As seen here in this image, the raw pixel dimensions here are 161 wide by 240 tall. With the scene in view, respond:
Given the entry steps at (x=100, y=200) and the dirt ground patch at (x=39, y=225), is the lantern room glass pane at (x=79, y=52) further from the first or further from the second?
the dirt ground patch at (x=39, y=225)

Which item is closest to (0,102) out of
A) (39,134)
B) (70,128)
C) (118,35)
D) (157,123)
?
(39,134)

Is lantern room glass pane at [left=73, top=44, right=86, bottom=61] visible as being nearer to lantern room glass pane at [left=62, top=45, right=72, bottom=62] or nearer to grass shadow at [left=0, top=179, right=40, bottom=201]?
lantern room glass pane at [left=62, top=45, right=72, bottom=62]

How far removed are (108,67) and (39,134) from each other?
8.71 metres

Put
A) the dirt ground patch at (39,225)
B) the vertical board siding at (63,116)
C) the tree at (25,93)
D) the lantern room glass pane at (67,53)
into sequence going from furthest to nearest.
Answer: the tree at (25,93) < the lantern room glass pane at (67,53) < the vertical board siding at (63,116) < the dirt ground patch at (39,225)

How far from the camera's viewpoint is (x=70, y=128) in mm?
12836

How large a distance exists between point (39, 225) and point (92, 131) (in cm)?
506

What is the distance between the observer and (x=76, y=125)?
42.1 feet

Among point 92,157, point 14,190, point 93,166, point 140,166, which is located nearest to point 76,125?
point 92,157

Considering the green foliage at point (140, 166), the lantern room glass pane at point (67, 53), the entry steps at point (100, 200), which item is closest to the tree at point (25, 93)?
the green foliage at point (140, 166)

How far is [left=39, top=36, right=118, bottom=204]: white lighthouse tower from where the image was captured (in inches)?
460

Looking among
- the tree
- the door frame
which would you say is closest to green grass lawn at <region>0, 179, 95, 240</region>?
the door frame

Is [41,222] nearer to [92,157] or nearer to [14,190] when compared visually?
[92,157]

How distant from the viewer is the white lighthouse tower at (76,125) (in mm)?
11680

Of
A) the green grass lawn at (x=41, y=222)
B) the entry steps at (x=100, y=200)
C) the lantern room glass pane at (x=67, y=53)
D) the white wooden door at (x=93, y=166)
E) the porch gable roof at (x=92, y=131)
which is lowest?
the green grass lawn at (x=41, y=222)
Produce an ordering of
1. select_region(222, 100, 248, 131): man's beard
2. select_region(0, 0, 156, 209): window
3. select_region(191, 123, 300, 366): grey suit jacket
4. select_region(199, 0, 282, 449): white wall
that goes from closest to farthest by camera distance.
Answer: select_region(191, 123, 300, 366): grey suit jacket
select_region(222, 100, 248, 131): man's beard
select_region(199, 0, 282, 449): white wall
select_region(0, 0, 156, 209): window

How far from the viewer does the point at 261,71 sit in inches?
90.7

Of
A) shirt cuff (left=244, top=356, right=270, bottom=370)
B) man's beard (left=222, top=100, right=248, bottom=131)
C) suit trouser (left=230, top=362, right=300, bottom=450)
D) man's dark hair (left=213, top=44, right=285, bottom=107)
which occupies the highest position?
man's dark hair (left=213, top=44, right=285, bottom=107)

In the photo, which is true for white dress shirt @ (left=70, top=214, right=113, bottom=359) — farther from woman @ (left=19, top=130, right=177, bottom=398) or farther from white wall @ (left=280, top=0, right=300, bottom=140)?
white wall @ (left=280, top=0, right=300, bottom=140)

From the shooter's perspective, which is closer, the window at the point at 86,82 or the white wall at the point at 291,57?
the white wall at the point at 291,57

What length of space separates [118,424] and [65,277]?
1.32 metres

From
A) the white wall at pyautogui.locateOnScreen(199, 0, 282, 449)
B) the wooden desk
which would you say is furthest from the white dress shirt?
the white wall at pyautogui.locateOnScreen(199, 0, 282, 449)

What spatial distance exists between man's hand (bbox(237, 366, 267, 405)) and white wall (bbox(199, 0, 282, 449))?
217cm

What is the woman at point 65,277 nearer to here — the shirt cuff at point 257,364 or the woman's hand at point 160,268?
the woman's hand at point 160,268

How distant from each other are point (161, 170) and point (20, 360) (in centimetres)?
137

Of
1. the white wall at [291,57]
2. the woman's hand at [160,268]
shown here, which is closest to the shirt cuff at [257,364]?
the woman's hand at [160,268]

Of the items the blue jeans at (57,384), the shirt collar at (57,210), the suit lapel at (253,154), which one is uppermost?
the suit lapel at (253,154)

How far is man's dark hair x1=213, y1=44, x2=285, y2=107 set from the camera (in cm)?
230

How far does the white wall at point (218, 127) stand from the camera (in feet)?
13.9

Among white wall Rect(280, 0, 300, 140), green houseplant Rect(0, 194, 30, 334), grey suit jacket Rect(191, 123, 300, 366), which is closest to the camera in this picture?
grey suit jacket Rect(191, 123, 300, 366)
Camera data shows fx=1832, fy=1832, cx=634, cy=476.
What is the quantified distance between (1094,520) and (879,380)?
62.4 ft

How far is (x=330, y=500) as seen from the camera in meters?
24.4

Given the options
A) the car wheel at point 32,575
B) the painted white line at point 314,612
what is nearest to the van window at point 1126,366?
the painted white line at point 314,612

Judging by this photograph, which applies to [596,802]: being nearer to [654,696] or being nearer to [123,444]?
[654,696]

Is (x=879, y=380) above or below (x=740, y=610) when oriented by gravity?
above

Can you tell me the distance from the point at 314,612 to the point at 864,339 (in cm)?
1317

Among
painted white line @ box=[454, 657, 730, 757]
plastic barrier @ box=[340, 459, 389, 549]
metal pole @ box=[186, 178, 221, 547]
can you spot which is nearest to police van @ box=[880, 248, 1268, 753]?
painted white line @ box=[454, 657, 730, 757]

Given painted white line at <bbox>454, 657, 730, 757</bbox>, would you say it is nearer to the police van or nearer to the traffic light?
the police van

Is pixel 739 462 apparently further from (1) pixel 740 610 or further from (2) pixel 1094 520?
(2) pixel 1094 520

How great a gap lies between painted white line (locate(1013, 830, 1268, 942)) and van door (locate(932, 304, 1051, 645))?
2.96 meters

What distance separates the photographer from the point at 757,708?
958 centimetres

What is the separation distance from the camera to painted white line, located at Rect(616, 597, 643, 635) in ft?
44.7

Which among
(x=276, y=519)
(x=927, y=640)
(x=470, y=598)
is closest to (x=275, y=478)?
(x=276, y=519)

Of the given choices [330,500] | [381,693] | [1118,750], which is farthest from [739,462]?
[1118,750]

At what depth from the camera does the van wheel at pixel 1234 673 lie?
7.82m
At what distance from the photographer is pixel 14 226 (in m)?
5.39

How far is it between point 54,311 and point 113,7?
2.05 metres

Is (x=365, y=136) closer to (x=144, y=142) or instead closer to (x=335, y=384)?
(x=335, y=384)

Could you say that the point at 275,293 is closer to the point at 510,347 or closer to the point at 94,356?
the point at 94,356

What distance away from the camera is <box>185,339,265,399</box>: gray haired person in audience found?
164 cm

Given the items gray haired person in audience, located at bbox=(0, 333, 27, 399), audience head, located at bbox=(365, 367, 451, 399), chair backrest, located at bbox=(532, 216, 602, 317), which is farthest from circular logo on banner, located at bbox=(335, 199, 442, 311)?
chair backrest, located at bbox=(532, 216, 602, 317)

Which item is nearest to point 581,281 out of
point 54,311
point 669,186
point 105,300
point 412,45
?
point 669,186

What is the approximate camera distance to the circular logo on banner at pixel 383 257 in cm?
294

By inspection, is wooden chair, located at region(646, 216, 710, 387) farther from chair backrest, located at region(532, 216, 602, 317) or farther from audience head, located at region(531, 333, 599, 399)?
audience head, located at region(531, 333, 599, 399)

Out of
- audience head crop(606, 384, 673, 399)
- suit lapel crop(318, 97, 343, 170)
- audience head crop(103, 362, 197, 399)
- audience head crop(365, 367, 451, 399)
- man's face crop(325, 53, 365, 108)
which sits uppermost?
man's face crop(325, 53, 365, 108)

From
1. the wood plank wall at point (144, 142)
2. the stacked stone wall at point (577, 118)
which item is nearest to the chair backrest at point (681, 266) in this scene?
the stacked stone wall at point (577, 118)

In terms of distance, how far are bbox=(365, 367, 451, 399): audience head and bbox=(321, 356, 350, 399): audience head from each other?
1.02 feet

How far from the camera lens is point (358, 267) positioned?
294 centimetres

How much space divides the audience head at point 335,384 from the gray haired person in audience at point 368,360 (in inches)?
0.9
┄┄┄┄┄┄
WHAT YOU ARE ASKED TO DO: Beginning at the line containing "In terms of", repeat each line exactly through the last line of the entries, and include no other lines.

RESPONSE FOR THIS EXERCISE:
In terms of distance, how far are bbox=(365, 367, 451, 399): audience head and bbox=(321, 356, 350, 399): audience head from each other?
1.02 feet

How far from the camera lens is point (358, 267) positioned?
294 centimetres

How much space divides the audience head at point 335,384 from the gray haired person in audience at point 368,360 (in inches)?
0.9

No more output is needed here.